“Winter was well fed this year. She licked the sky dry to store its energy in crystalline layers, like a bear stripping cranberries from branches.”
—kit fast, standing waves: the making of each moment
For this week’s edition, I sat down with interdisciplinary artist and curator kit fast to learn more about his ongoing project earthwork and his video essay standing waves: the making of each moment, which is featured in this year’s Wild Words North Festival. WWN is hosting virtual events now until September 27th. You can find fast’s video now on the festival website and Youtube page.
In the image above we see a curious and roughly carved line on a hunk of dried clay next to a waterbody. It is a perplexing visual that opens itself up to many questions: Why was this pattern carved? What does it represent? Who placed it there and why? This sort of thought provocation is exactly what the artist, kit fast, intended with his multimedia project earthwork.

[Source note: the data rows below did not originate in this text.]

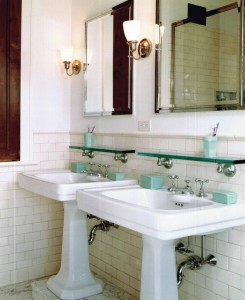 Subway tiles topped with round cap molding forge a crisp-looking bath.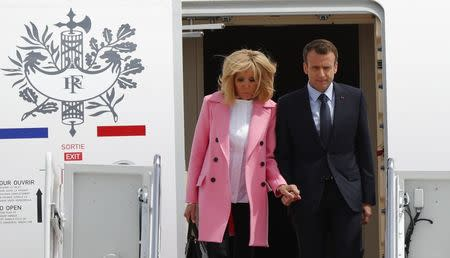 French President Emmanuel Macron and his wife Brigitte Macron arrive for their state visit to Washington and meetings with U.S. President Donald Trump after landing at Joint Base Andrews in Maryland, U.S. April 23, 2018. REUTERS/Brian Snyder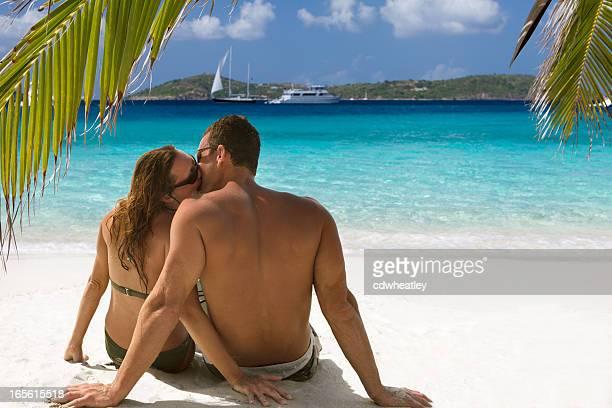 honeymoon couple kissing at a tropical beach in the Caribbean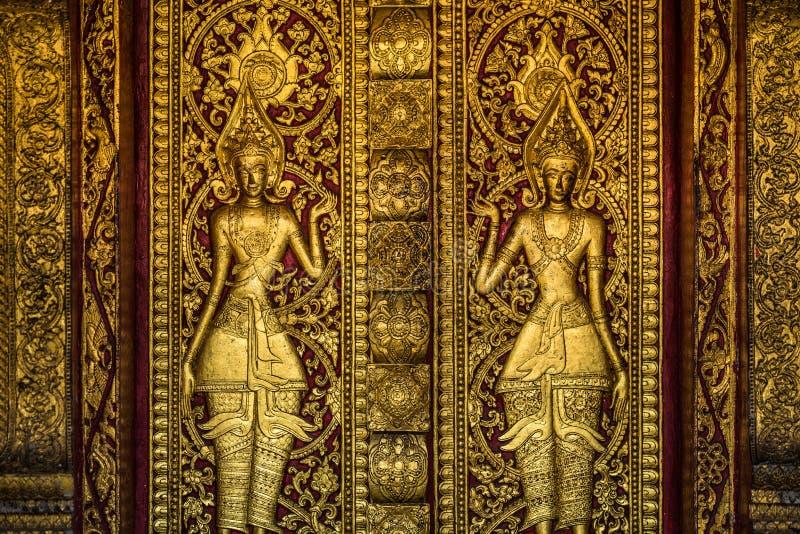Gouden Boeddhistisch deurbeeldhouwwerk stock afbeeldingen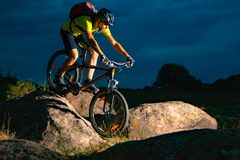 Cyclist Riding the Mountain Bike on Rocky Trail in the Evening. Extreme Sport and Enduro Biking Concept. Cyclist Riding the Mountain Bike on the Rocky Trail in royalty free stock photo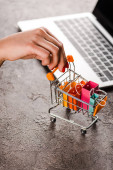 cropped view of woman holding toy shopping cart with small shopping bags near laptop, e-commerce concept
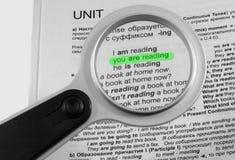 Magnifier voor lezing Stock Foto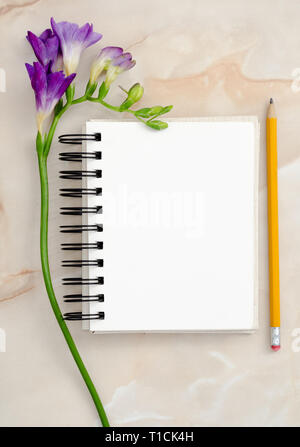 Flowers and blank notepad for text - Stock Image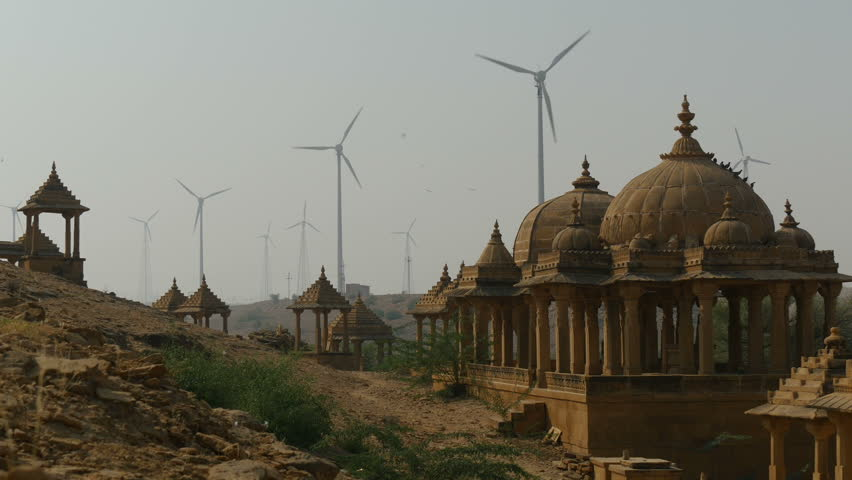 A large wind farm is visible behind ancient historical buildings nearby Jaisalmer, India.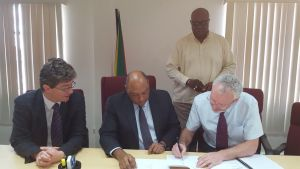 Mr. John McKenna of Tullow Oil signs the Agreement as Minister of Natural Resources, Mr. Raphael Trotman (centre), British High Commissioner to Guyana, Mr. Greg Quinn (first, left) and Mr. Newell Dennison, acting Commissioner, GGMC (standing) look on.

It is the result of his visits to Saskatoon Creek, between Rolla and Dawson Creek, for the past three years, which he has documented or marked in various ways.
This photograph of a meander line scraped into clay is one of many culminations of years of research, experimentation and introspection. In this body of work, fast has incorporated photography, ceramics, sculpture, essays and video to explore the breadth of questions he encountered on his visits, all of which stemmed from one simple inquiry: what does it mean to have a meaningful relationship with the land?
This is a fraught topic that demands consideration of one’s heritage, community, industry, the colonial history of Canada, and consequently, one’s family history. Himself a settler with a hazy, generally western European, Mennonite, Pennsylvania Dutch, as well as Ukrainian ancestry, kit fast acknowledges that his residing in Dawson Creek today is the result of a long chain of displacement and colonization that problematizes his relationship with Treaty 8. earthwork is his way of reconciling with that history, by initiating a dialogue between himself and the land he dwells on.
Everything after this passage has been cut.